Task to complete: Word for word, repeat the data; no picture should appear in the result.

Pictures with short captions:
# # # # #

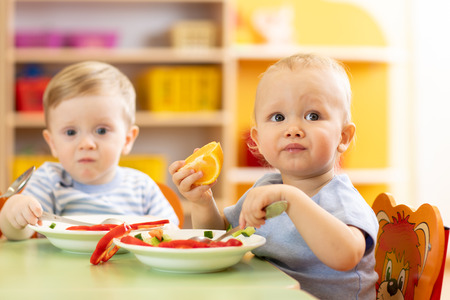 Babies have a lunch in nursery Banque d'images - 116466476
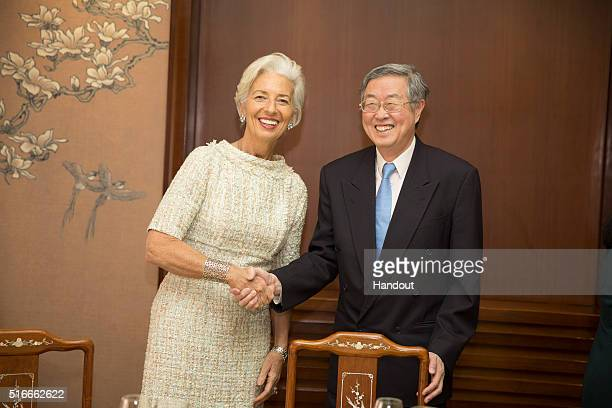 International Monetary Fund Managing Director Christine Lagarde is greeted by China's Central Bank Governor Xiaochuan Zhou on March 20 2016 in...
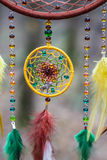 Dreamcatcher made of feathers, leather, beads, and ropes Royalty Free Stock Image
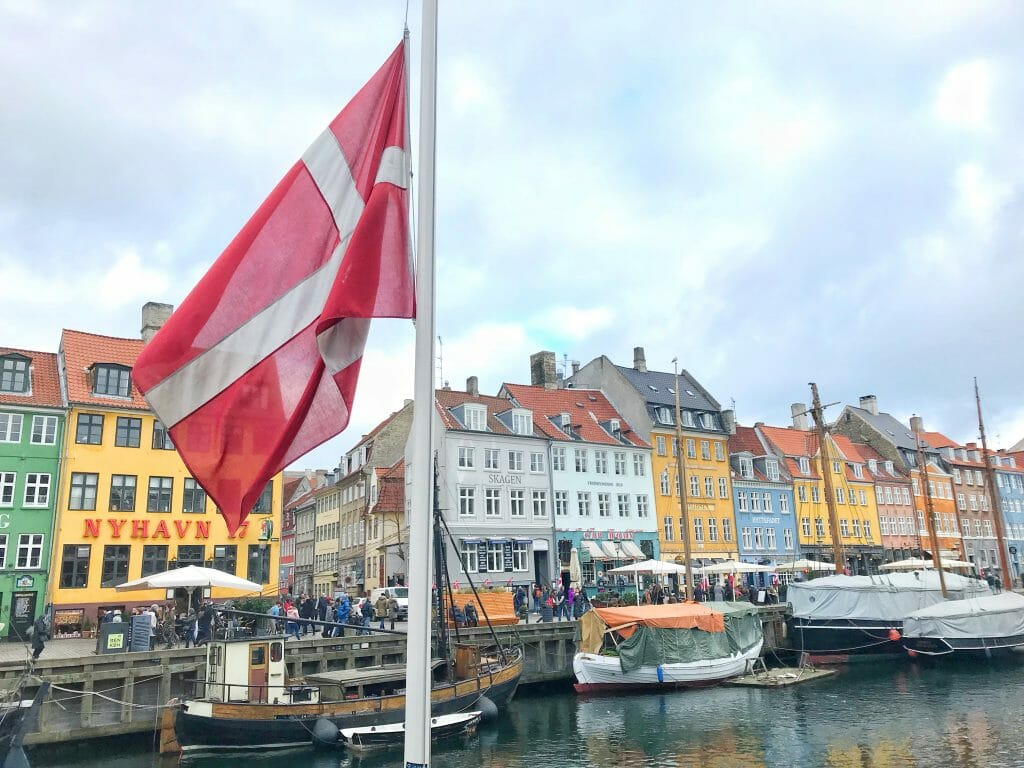 Copenhagen gin guide - Danish flag at Nyhavn port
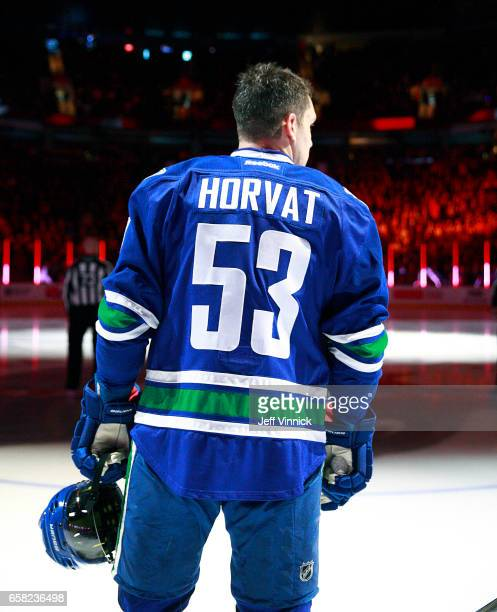Bo Horvat of the Vancouver Canucks listens to the national anthem during their NHL game against the Dallas Stars at Rogers Arena March 16 2017 in...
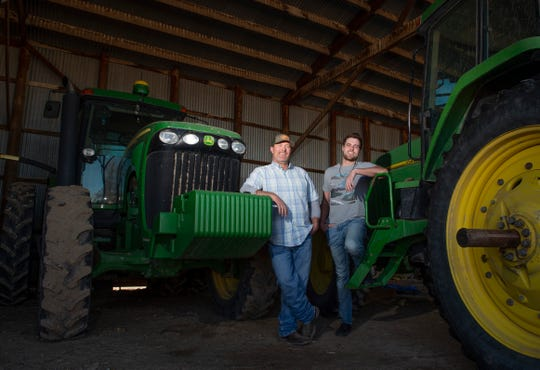 """In this Friday, March 15, 2019 photo, Grant Cummins and his son Parker have their photo taken with some of the tractors they use to farm mint near Murtaugh, Idaho. Extracting oil from the peppermint crop is only part of Cummins' business. Cummins, Chad Neeley, president of the Idaho Mint Growers Association said, is one mint grower who has gone """"all in"""" by growing and selling certified rootstock in addition to producing oil."""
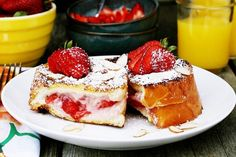 Strawberry Stuffed French Toast: 1 loaf French bread  3 T jelly, jam, or fresh fruit  4 oz. cream cheese at room temperature  Combine the fruit and cream cheese and stuff into pockets in your French bread. Combine 2 eggs,1 T Cinnamon and  ½ c milk and dip your stuffed toast, then brown in butter on a skillet and top with butter and syrup.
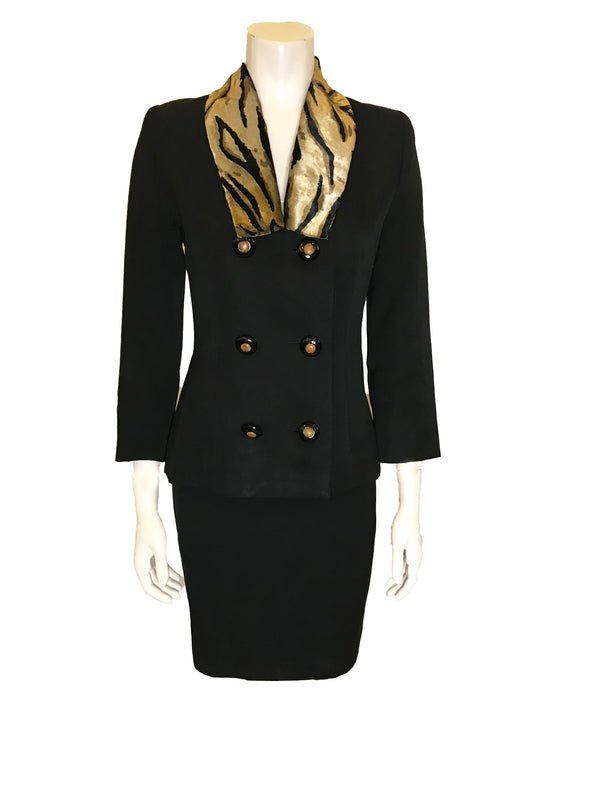 black two-piece suit with skirt. Jacket has faux fur, animal-print collar and double-breasted, pearlized buttons. Skirt is straight and knee-length.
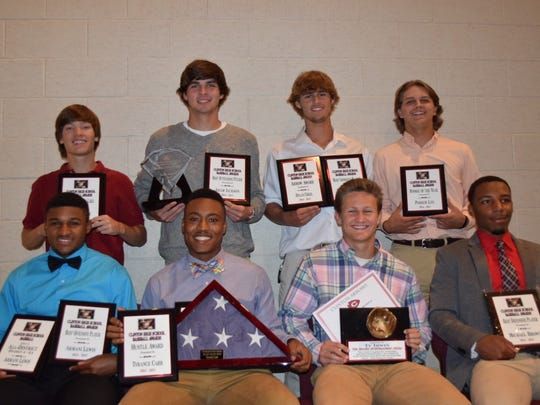 Receiving baseball awards from Clinton High are (front,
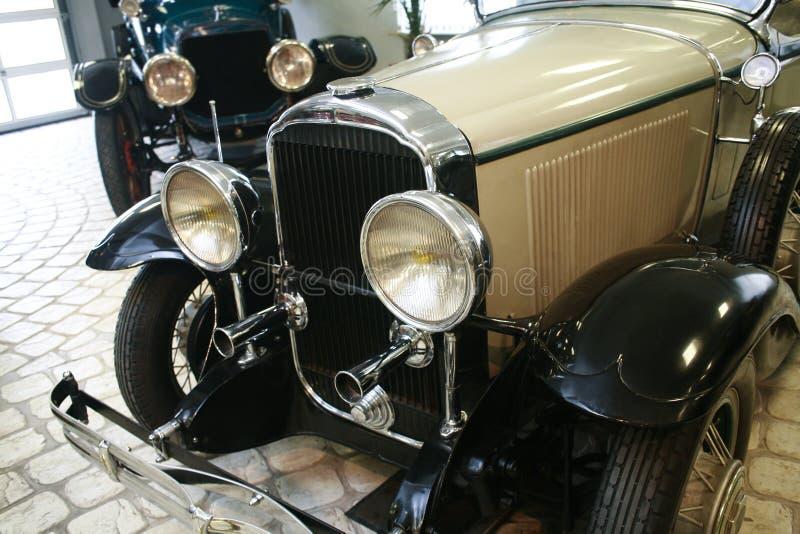 Ancient beautiful cars on parking stock photos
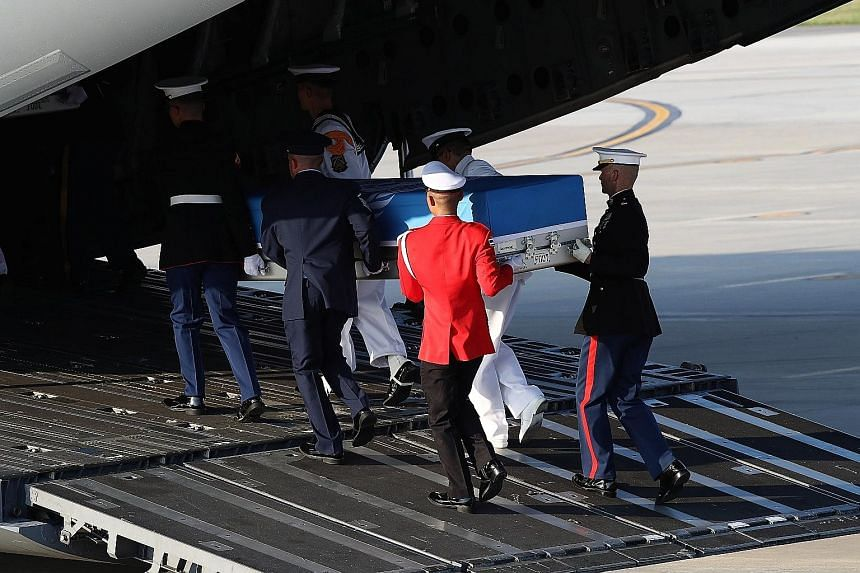 A ceremony at Osan Air Base in Pyeongtaek, South Korea, yesterday to mark the return of the remains of US soldiers. The return marks a partial fulfilment of an agreement reached between the US and North Korea. .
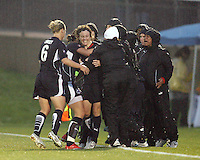 Sonia Bompastor #8 of the Washington Freedom is congratulated after scoring the tying goal during a WPS match against St. Louis Athletica at the Maryland Soccerplex on May 3, 2009 in Boyds Maryland. The game ended in a 3-3 tie.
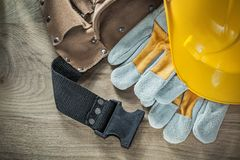 Gants en cuir de sécurité de ceinture de construction construisant le casque sur le woode Images stock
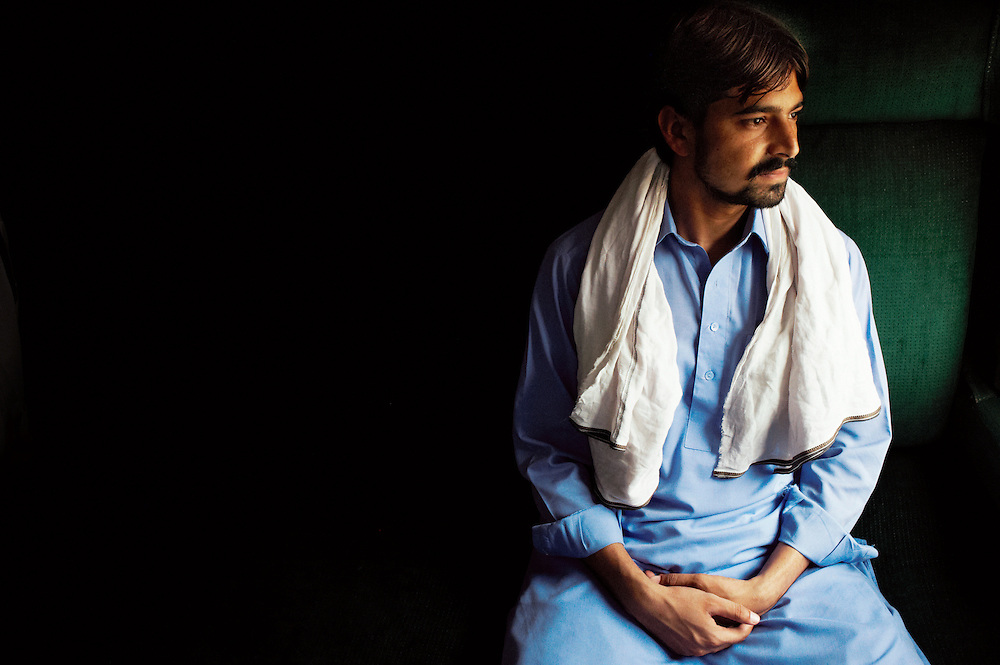 Pakistan Railway Clerk Mohammad Ishtiaq, 19years old sits on the Khyber Mail traveling from Karachi to Peshawar on August 19, 2011. He has worked for 2 months for Pakistan Railways. He has five siblings.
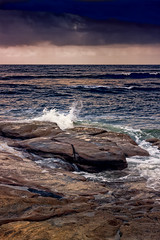 Waves Splash On The Rocks At Sunset (k009034) Tags: 500px sky landscape sea sunset water reflection nature beach travel clouds ocean rocks evening splash seashore outdoors scenic no people person australia queensland pacific copy space caloundra destinations teamcanon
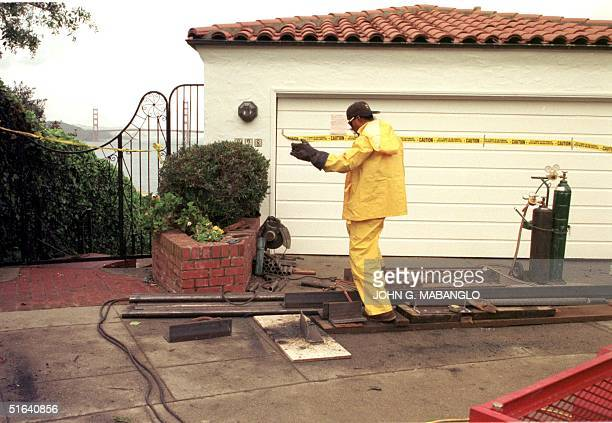 A worker measures a steel sheet of metal at a house that has been red tagged in San Francisco's Sea Cliff area overlooking the Golden Gate Bridge 14...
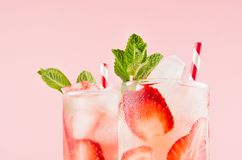 Fresh strawberry cocktailы with spiced berries, ice cubes, mint and striped straw on soft pink color, closeup, top section, edge. Fresh strawberry cocktail stock image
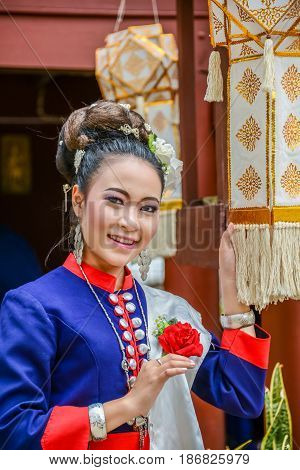 NAKORN PHANOM THAILAND - FEBRUARY 14 2015: Thai northeastern Phutai dancer with traditional costume in Phutai world event day in Renunakorn of Nakorn Phanom Thailand.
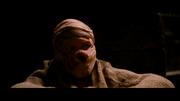 Bane luego de haber sido herido por loss prisioneros.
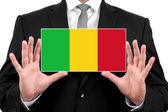 Businessman holding a business card with Mali Flag — Stock Photo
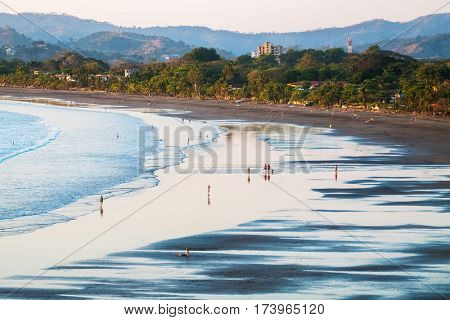 Tropical sandy beach in the town of Jaco, Costa Rica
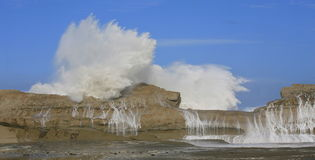 Wave over rock. Large wave crashing over natural rock cliff face, near Castle Rock New Zealand Stock Photography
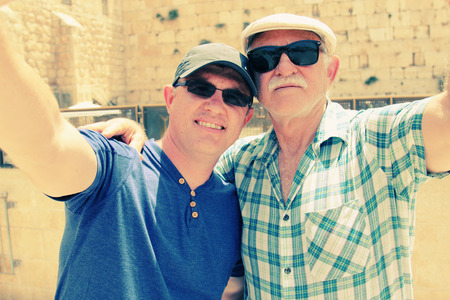 western wall: Selfie portrait of father and adult son near the Western Wall in Jerusalem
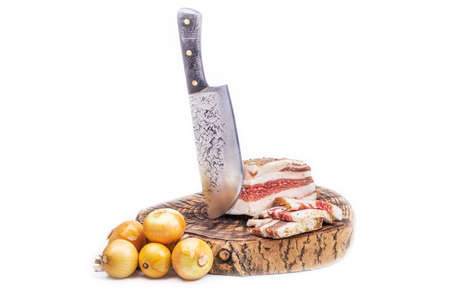 wooden stand. a sharp knife in retro style. a piece of delicious bacon and a slice is cut next to it. the golden yellow heads of the bulbs lie next to each other. on a white background. Фото со стока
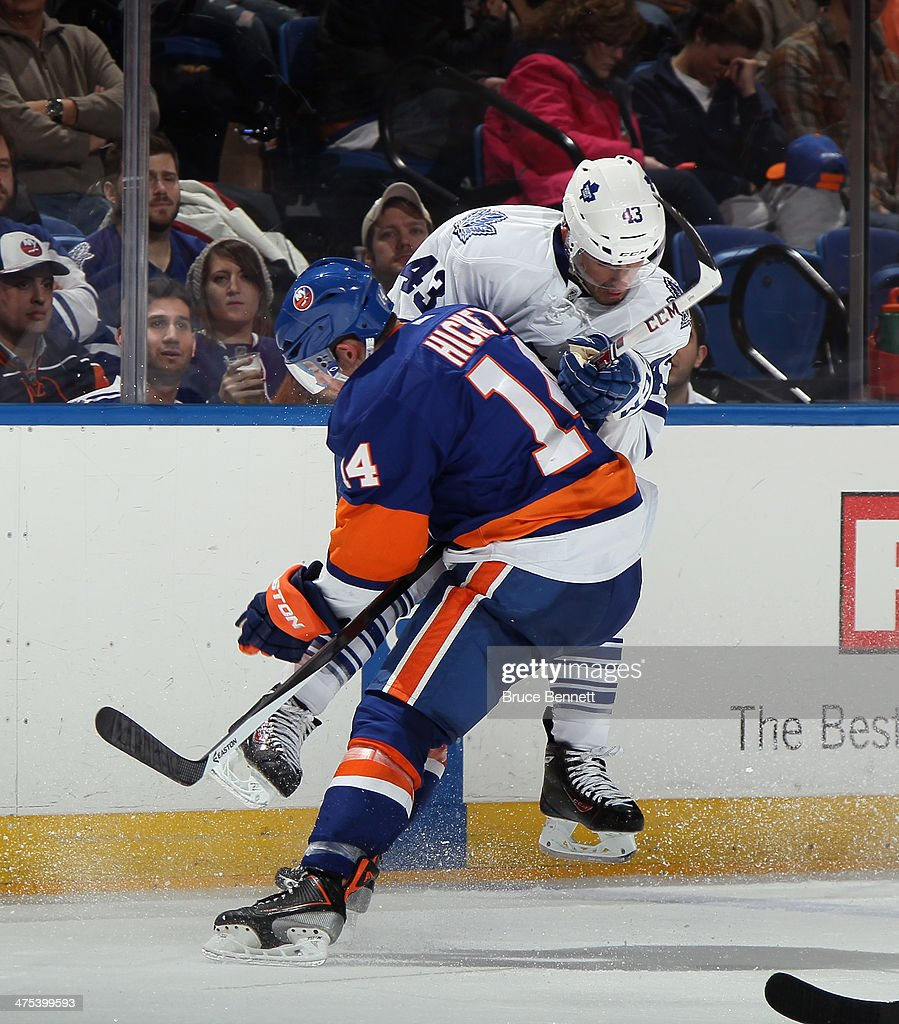 Thomas Hickey #14 of the New York Islanders throws a bodycheck into <a gi-track='captionPersonalityLinkClicked' href=/galleries/search?phrase=Nazem+Kadri&family=editorial&specificpeople=4043234 ng-click='$event.stopPropagation()'>Nazem Kadri</a> #43 of the Toronto Maple Leafs at the Nassau Veterans Memorial Coliseum on February 27, 2014 in Uniondale, New York. The Islanders defeated the Maple Leafs 5-4 in overtime.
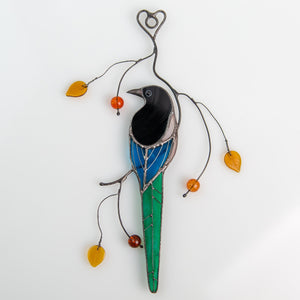 Suncatcher of a stained glass magpie sitting on the branch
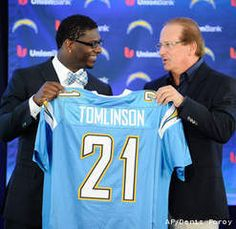 Former San Diego Chargers running back LaDainian Tomlinson, left, and Chargers president Dean Spanos hold up Tomlinson's #21 jersey
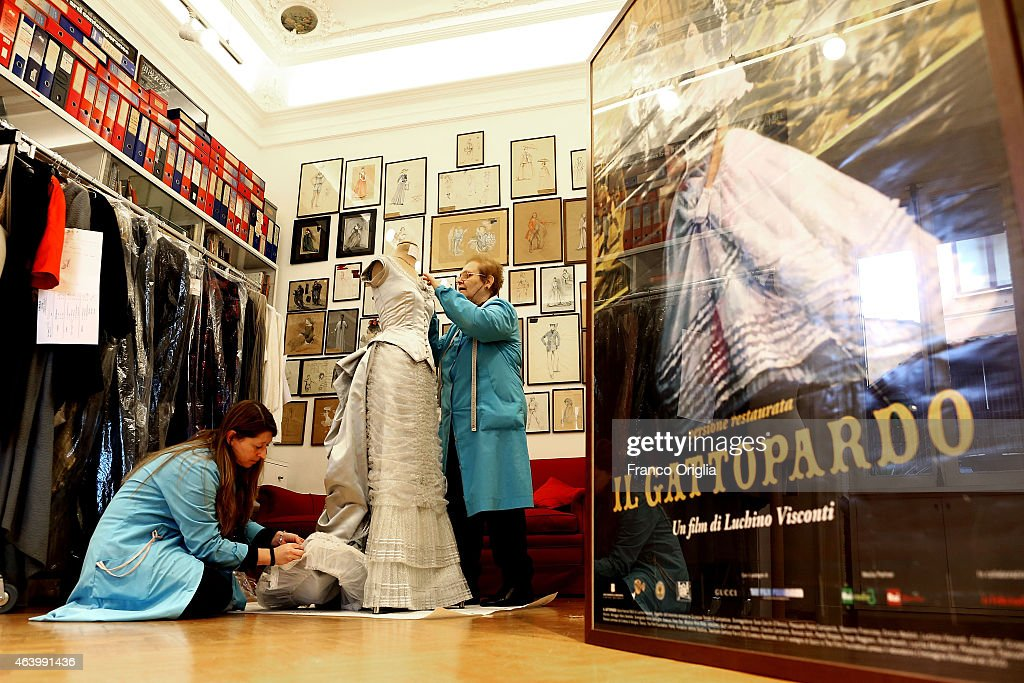 Tailors work on a dress by costume designer Gabriella Pescucci for the TV Series 'Penny Dreadful' at the Tirelli Atelier on February 20, 2015 in Rome, Italy. The costumier Tirelli was established in 1964 and is responsible for the creation of costumes for films and well-known productions, including almost all of Luchino Visconti's films (designed by Piero Tosi). Tirelli has created costumes for a great many films for which it has won Academy Awards as well as other awards for Best Costume (Amadeus, Casanova, Cyrano, The English Patient, Age of Innocence, Marie Antoinette etc.).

# # # # #

Answer to this exercise:
 Babies have a lunch in nursery Banque d'images - 116466476
 International Monetary Fund Managing Director Christine Lagarde is greeted by China's Central Bank Governor Xiaochuan Zhou on March 20 2016 in...
 Dreamcatcher made of feathers, leather, beads, and ropes Royalty Free Stock Image
 Copenhagen gin guide - Danish flag at Nyhavn port
Bo Horvat of the Vancouver Canucks listens to the national anthem during their NHL game against the Dallas Stars at Rogers Arena March 16 2017 in...
 """In this Friday, March 15, 2019 photo, Grant Cummins and his son Parker have their photo taken with some of the tractors they use to farm mint near Murtaugh, Idaho. Extracting oil from the peppermint crop is only part of Cummins' business. Cummins, Chad Neeley, president of the Idaho Mint Growers Association said, is one mint grower who has gone """"all in"""" by growing and selling certified rootstock in addition to producing oil."""
 Strawberry Stuffed French Toast: 1 loaf French bread  3 T jelly, jam, or fresh fruit  4 oz. cream cheese at room temperature  Combine the fruit and cream cheese and stuff into pockets in your French bread. Combine 2 eggs,1 T Cinnamon and  ½ c milk and dip your stuffed toast, then brown in butter on a skillet and top with butter and syrup.
 black two-piece suit with skirt. Jacket has faux fur, animal-print collar and double-breasted, pearlized buttons. Skirt is straight and knee-length.
 Receiving baseball awards from Clinton High are (front,
 Ancient beautiful cars on parking stock photos
 A ceremony at Osan Air Base in Pyeongtaek, South Korea, yesterday to mark the return of the remains of US soldiers. The return marks a partial fulfilment of an agreement reached between the US and North Korea. .
 Sonia Bompastor #8 of the Washington Freedom is congratulated after scoring the tying goal during a WPS match against St. Louis Athletica at the Maryland Soccerplex on May 3, 2009 in Boyds Maryland. The game ended in a 3-3 tie.
 Gants en cuir de sécurité de ceinture de construction construisant le casque sur le woode Images stock
 Pakistan Railway Clerk Mohammad Ishtiaq, 19years old sits on the Khyber Mail traveling from Karachi to Peshawar on August 19, 2011. He has worked for 2 months for Pakistan Railways. He has five siblings.
 Waves Splash On The Rocks At Sunset (k009034) Tags: 500px sky landscape sea sunset water reflection nature beach travel clouds ocean rocks evening splash seashore outdoors scenic no people person australia queensland pacific copy space caloundra destinations teamcanon
 A worker measures a steel sheet of metal at a house that has been red tagged in San Francisco's Sea Cliff area overlooking the Golden Gate Bridge 14...
 Fresh strawberry cocktailы with spiced berries, ice cubes, mint and striped straw on soft pink color, closeup, top section, edge. Fresh strawberry cocktail stock image
 NAKORN PHANOM THAILAND - FEBRUARY 14 2015: Thai northeastern Phutai dancer with traditional costume in Phutai world event day in Renunakorn of Nakorn Phanom Thailand.
 Bane luego de haber sido herido por loss prisioneros.
 Businessman holding a business card with Mali Flag — Stock Photo
 Tropical sandy beach in the town of Jaco, Costa Rica
 Wave over rock. Large wave crashing over natural rock cliff face, near Castle Rock New Zealand Stock Photography
 western wall: Selfie portrait of father and adult son near the Western Wall in Jerusalem
 wooden stand. a sharp knife in retro style. a piece of delicious bacon and a slice is cut next to it. the golden yellow heads of the bulbs lie next to each other. on a white background. Фото со стока
 Thomas Hickey #14 of the New York Islanders throws a bodycheck into <a gi-track='captionPersonalityLinkClicked' href=/galleries/search?phrase=Nazem+Kadri&family=editorial&specificpeople=4043234 ng-click='$event.stopPropagation()'>Nazem Kadri</a> #43 of the Toronto Maple Leafs at the Nassau Veterans Memorial Coliseum on February 27, 2014 in Uniondale, New York. The Islanders defeated the Maple Leafs 5-4 in overtime.
 Suncatcher of a stained glass magpie sitting on the branch
 Former San Diego Chargers running back LaDainian Tomlinson, left, and Chargers president Dean Spanos hold up Tomlinson's #21 jersey
 Tailors work on a dress by costume designer Gabriella Pescucci for the TV Series 'Penny Dreadful' at the Tirelli Atelier on February 20, 2015 in Rome, Italy. The costumier Tirelli was established in 1964 and is responsible for the creation of costumes for films and well-known productions, including almost all of Luchino Visconti's films (designed by Piero Tosi). Tirelli has created costumes for a great many films for which it has won Academy Awards as well as other awards for Best Costume (Amadeus, Casanova, Cyrano, The English Patient, Age of Innocence, Marie Antoinette etc.).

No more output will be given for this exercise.